Retries can help reduce time spent recovering from failures. “Retrying” is especially useful when dealing with intermittent failures. Retries are used in conjugation with timeouts. We give a specific timeout and then we retry after the timeout.

Retries for Twilio calls

For retrying Twilio calls made via Twilio SDK, the INGHTTPClient is useful again. The client maintains a retry count per http call and will retry failed calls that match certain criteria.

We use resilience4j and other such libraries to configure retry logic. A naive representation of that logic is represented here

def execute(request: HttpUriRequest): Response = execute(request, 0)

def execute(request: HttpUriRequest, retryCount: Int): Response = {
  executor.execute(request).recoverWith {
    case exception: Throwable =>
      if (canRetry(exception, retryCount)) {
        execute(request, retryCount + 1)
      }
      else throw exception
  }
}

Retries for API-API calls

If we take the example of Finagle again — By default, a “RequeueFilter” is configured in each client. This filter does retries but does them without any delays, which is not recommended. Backoff policies should be used to configure the behaviour of the filter. Finagle also provides several built-in policies for that purpose. In addition to backoff policies, retry budgets (number of retries) should also be configured when using a “RequeueFilter.”

This is how you can configure a “RequeueFilter” with a backoff policy and a “RetryBudget.”

client    
  .withRetryBackoff(Backoff.decorrelatedJittered(2.seconds, 32.seconds))    
  .withRetryBudget(RetryBudget(ttl = 5.seconds, minRetriesPerSec = 5, percentCanRetry = 0.1))

FALLBACKS

“Graceful degradation”

Like all other APIs built in this world, even our APIs will not work as expected sometimes. When there are faults inside our APIs or in those we depend upon, we select alternative mechanisms to respond with a degraded response instead of failing completely.

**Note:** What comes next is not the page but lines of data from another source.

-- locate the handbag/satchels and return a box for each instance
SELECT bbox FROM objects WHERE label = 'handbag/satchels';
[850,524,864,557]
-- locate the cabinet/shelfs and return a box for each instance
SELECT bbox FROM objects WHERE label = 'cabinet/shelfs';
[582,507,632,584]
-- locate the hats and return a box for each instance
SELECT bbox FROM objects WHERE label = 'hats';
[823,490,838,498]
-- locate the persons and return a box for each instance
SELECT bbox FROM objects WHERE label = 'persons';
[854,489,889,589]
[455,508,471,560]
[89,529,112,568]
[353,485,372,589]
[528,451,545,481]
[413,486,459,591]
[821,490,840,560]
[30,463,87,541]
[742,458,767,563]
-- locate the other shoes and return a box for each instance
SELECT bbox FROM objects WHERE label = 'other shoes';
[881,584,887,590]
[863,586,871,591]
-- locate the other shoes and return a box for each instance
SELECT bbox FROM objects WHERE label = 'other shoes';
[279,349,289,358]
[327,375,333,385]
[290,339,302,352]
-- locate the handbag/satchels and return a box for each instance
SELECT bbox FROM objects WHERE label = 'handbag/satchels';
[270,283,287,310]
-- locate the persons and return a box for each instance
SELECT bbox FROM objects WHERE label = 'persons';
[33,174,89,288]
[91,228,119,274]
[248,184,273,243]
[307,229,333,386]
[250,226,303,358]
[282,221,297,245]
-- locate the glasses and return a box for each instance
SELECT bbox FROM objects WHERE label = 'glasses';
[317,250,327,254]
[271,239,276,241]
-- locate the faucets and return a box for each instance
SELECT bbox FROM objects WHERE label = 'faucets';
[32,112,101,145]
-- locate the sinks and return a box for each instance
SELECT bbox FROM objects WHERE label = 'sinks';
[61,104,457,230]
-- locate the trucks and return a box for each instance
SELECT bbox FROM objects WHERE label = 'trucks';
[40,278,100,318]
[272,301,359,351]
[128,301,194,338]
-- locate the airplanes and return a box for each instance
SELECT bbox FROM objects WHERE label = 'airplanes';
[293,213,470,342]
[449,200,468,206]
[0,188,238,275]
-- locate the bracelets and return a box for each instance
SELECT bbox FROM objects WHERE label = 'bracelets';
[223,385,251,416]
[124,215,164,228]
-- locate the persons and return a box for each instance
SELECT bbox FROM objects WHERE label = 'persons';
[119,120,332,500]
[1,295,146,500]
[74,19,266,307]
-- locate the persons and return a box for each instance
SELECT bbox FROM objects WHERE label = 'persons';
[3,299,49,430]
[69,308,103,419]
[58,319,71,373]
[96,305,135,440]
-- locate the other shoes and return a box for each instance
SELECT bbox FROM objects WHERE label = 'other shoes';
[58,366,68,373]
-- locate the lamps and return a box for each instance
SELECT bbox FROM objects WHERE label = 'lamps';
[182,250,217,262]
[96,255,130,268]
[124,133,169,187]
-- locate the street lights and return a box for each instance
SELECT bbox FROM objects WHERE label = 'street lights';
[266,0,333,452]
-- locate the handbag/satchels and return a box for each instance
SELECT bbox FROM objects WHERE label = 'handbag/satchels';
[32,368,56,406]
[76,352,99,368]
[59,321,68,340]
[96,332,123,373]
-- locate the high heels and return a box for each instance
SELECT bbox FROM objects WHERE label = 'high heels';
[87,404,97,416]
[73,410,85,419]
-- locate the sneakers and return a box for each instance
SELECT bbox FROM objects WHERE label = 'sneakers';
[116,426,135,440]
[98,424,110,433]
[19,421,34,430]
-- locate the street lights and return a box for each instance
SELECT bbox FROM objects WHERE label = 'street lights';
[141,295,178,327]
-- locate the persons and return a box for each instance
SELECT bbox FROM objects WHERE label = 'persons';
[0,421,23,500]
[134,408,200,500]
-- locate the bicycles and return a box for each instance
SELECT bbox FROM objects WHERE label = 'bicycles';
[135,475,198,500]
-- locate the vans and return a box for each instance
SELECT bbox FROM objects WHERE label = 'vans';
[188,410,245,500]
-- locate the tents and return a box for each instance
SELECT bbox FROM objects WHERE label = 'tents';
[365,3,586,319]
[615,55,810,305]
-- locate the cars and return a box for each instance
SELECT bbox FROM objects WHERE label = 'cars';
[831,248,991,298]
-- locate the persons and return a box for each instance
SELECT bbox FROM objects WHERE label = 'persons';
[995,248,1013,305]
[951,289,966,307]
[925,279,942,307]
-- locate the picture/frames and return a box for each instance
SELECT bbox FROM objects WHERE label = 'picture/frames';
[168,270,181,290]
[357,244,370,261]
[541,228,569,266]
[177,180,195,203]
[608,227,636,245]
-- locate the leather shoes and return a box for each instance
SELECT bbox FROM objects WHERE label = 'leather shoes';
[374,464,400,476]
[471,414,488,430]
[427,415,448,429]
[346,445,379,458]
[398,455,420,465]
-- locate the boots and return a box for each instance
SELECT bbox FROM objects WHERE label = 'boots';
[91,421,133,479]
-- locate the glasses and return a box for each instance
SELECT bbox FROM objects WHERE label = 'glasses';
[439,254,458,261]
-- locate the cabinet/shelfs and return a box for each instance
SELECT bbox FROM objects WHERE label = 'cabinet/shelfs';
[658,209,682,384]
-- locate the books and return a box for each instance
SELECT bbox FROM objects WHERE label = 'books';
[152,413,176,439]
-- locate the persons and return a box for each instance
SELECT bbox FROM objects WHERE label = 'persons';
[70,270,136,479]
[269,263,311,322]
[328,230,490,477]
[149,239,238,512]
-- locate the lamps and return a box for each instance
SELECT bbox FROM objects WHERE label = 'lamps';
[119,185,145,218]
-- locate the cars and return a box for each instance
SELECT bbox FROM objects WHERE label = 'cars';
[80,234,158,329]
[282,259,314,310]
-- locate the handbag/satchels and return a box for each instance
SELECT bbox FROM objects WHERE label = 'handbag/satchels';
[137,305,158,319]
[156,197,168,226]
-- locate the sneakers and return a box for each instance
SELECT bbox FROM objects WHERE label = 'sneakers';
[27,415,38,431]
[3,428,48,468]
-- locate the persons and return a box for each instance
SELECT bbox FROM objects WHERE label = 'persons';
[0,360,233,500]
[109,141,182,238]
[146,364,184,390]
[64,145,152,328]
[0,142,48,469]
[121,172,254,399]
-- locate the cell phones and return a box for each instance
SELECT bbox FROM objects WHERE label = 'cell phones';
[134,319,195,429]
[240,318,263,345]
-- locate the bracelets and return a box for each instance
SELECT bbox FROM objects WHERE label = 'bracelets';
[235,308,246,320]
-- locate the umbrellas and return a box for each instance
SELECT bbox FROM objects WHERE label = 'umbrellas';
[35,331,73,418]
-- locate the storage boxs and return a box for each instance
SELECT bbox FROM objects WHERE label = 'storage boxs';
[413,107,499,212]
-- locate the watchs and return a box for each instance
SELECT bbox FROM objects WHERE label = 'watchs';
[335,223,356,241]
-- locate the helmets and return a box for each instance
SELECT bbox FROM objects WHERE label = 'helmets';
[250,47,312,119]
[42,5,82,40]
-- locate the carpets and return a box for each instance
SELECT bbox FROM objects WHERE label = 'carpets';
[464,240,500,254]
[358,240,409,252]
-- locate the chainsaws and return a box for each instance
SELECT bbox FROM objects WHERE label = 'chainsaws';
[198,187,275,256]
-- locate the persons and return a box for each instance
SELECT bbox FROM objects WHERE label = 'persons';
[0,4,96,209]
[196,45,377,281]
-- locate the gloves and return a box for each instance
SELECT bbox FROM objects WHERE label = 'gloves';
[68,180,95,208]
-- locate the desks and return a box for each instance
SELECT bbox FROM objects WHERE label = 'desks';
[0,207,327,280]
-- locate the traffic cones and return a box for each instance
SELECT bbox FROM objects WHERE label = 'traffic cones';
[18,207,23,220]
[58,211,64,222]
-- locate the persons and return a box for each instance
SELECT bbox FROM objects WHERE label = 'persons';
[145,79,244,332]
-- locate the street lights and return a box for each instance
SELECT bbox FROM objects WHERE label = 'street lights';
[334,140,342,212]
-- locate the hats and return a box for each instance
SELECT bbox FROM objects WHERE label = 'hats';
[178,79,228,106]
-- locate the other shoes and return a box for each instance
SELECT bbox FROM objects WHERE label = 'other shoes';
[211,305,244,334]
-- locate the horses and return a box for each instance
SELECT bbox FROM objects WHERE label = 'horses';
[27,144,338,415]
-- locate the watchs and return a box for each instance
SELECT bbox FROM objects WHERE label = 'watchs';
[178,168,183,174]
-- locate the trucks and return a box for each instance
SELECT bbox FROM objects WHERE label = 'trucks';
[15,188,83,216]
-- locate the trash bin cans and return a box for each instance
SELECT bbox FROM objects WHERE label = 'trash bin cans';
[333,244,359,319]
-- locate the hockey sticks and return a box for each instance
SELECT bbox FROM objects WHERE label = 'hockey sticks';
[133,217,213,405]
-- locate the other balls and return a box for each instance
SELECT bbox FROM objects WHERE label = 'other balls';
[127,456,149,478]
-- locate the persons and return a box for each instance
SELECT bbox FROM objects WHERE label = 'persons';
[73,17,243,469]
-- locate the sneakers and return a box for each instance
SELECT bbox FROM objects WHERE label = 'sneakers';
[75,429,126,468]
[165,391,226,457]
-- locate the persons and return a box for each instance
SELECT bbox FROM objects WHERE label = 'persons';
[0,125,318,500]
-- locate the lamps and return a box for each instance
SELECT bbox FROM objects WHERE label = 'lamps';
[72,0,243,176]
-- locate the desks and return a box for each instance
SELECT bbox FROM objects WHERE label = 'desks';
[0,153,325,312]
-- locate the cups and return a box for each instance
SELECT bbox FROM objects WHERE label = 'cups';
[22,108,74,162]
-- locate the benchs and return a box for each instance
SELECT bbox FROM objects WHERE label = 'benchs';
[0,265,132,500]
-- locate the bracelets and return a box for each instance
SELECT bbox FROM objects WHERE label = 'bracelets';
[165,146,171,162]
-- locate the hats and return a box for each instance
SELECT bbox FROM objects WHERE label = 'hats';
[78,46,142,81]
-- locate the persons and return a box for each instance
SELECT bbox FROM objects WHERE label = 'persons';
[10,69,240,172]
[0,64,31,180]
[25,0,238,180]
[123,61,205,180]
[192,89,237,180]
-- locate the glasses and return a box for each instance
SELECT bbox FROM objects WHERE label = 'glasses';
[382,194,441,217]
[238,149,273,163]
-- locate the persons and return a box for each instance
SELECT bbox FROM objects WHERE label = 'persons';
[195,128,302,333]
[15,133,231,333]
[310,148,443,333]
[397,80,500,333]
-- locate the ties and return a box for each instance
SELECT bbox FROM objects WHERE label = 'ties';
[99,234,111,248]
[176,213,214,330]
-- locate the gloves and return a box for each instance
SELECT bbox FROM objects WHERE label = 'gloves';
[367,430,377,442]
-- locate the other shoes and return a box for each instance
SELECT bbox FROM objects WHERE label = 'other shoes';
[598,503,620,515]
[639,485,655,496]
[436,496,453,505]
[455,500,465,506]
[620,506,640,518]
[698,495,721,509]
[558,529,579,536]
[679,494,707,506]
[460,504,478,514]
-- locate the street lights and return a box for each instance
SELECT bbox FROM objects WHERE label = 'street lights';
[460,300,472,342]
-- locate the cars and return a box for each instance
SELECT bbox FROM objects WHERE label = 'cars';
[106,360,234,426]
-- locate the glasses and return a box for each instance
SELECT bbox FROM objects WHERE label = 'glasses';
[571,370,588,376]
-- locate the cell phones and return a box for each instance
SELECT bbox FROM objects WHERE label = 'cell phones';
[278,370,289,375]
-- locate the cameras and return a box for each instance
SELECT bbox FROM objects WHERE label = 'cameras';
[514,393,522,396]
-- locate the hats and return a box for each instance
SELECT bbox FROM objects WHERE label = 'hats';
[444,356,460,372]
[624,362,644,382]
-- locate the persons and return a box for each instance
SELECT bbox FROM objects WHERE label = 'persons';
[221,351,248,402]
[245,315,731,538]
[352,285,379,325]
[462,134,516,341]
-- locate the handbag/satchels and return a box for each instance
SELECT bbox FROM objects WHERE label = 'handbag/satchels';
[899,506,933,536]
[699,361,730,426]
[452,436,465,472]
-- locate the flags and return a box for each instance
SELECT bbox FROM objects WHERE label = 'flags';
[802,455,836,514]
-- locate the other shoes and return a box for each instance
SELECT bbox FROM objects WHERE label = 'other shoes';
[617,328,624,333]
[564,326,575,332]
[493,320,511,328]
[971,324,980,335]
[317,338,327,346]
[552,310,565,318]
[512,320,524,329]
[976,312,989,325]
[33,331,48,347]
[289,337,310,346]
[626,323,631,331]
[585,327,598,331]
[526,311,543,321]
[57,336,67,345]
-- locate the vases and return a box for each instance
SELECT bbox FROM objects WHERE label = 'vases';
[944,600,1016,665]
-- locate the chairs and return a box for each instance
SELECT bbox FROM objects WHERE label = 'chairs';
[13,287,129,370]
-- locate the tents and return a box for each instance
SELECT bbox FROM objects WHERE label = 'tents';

The selected alternative mechanism depends on the specific customer or employee journey. Let’s look at how CC 2.0 uses Twilio Functions for voice fallbacks.

Fallback to Twilio Functions

Callflow API is our voice channel orchestration API. A happy scenario for the API looks as follows

Incoming phone calls from customers to ING are sent from the PSTN network to Twilio, where the calls are handled by Twilio Programmable Voice.
Twilio Programmable Voice sends a request to the CC 2.0 Callflow API at ING to start a callflow for the incoming phone call.
The callflow has an automated voice dialog with the customer to collect information about the customer and the intent of the phone call.
The Callflow/Voice API creates a task in Twilio TaskRouter to route the customer to an ING employee, based on the information that was collected in the callflow.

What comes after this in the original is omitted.